Multi-space Variational Encoder-Decoders for Semi-supervised Labeled Sequence Transduction
Idea
The general idea seems similar to style-transfer in text. Labeled sequence transduction is just a roundabout way of saying that a source text $x^{(s)}$ is to be transformed into a target text $x^{(t)}$ such that $x^{(t)}$ is conditioned on the labels $y^{(t)}$.
Background
The morphological re-inflection problem tries to change a sequence of characters of an inflected word.
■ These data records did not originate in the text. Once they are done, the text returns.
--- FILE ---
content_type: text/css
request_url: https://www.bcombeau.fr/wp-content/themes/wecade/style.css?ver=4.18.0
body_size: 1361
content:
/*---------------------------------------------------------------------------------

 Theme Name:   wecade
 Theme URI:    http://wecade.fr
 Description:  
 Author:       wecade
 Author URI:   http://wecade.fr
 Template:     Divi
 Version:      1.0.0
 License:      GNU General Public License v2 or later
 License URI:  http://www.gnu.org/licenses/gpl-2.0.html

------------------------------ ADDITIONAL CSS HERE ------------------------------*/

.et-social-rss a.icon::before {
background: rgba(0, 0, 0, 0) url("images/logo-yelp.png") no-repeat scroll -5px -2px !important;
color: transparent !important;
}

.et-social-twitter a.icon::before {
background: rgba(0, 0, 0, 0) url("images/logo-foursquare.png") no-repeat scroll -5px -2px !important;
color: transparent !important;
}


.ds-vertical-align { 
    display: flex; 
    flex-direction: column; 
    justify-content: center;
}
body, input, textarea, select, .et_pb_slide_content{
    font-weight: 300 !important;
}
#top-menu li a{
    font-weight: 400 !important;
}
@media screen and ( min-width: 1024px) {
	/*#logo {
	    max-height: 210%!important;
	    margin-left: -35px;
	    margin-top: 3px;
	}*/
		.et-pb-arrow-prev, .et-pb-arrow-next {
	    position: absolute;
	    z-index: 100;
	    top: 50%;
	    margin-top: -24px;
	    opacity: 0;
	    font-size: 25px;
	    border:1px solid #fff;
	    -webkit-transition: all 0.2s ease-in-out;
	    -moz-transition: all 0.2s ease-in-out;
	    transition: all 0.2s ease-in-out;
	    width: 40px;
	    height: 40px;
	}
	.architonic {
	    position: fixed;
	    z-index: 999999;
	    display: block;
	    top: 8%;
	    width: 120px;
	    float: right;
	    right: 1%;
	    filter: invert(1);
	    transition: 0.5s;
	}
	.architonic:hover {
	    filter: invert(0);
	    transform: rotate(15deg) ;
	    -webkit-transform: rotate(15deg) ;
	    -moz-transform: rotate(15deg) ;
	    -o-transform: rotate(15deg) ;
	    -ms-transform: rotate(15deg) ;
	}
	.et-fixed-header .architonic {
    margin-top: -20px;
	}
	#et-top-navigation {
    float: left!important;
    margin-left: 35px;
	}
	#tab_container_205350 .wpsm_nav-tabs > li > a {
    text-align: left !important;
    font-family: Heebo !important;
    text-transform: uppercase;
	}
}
For example, convert ‘playing’ into ‘played’, given a set of labels $y^{(t)}$ such that $y^{(t)}_{pos}=\text{verb}$ and $y^{(t)}_{tense}=\text{past}$
Method
-
MSVEDs (system proposed by this paper) use multiple discrete and continuous latent variables in a character based recurrent network to model the transduction of inflected words into their re-inflected forms.
-
The basic architecture emulates a variational autoencoder. The encoder and decoder parameters are learned in the standard way, by maximizing the variational lower bound on the marginal log-likelihood of the data. The neural network parameterizes both the encoder and decoder weights and back-propagation is done using the VAE re-parameterization trick.
-
No explicit modeling seems to have been done to disentangle the latent representation $z$ from the labels $y$
-
Both encoder and decoder architectures are RNNs.
-
The paper also describes a semi-supervised version of the architecture in which the labels $y$ are inferred directly by a discriminative classifier on the target sequence $x^{(t)}$. This discriminative classifier is trained on labeled instances and is parameterized by an MLP that shares the initial layers of weights with the encoder of the network. This MLP culminates in a Gumbel Softmax layer. The Gumbel softmax layer is used to obtain a continuous approximation of the latent variables, and the probability distribution varies with the temperature $\tau$ where $\tau = 0$ implies a one-hot encoded softmax, and $\tau > 0$ implies a less confident softmax output.
-
The KL-term is gradually annealed from 0 to a $\lambda_m$, to prevent the latent representation collapsing into the Gaussian prior.
-
Recurrent dropout is used in the form of omitting random words, and forcing the decoder to rely on the latent representation instead of just the ground-truth at each time-step.
Observations
-
The experimental observations show that the bi-directional encoder/decoder model works better than the single directional model.
-
The results also indicate a performance boost when the model is trained using unlabeled sequences, but the growth rate of performance gains grows slower as more data is added.
-
The conventional method performs well when the re-inflection just involves suffixing the original word, but the MSVED offers better generalized performance, when the inflected word needs to be lemmatized and then augmented.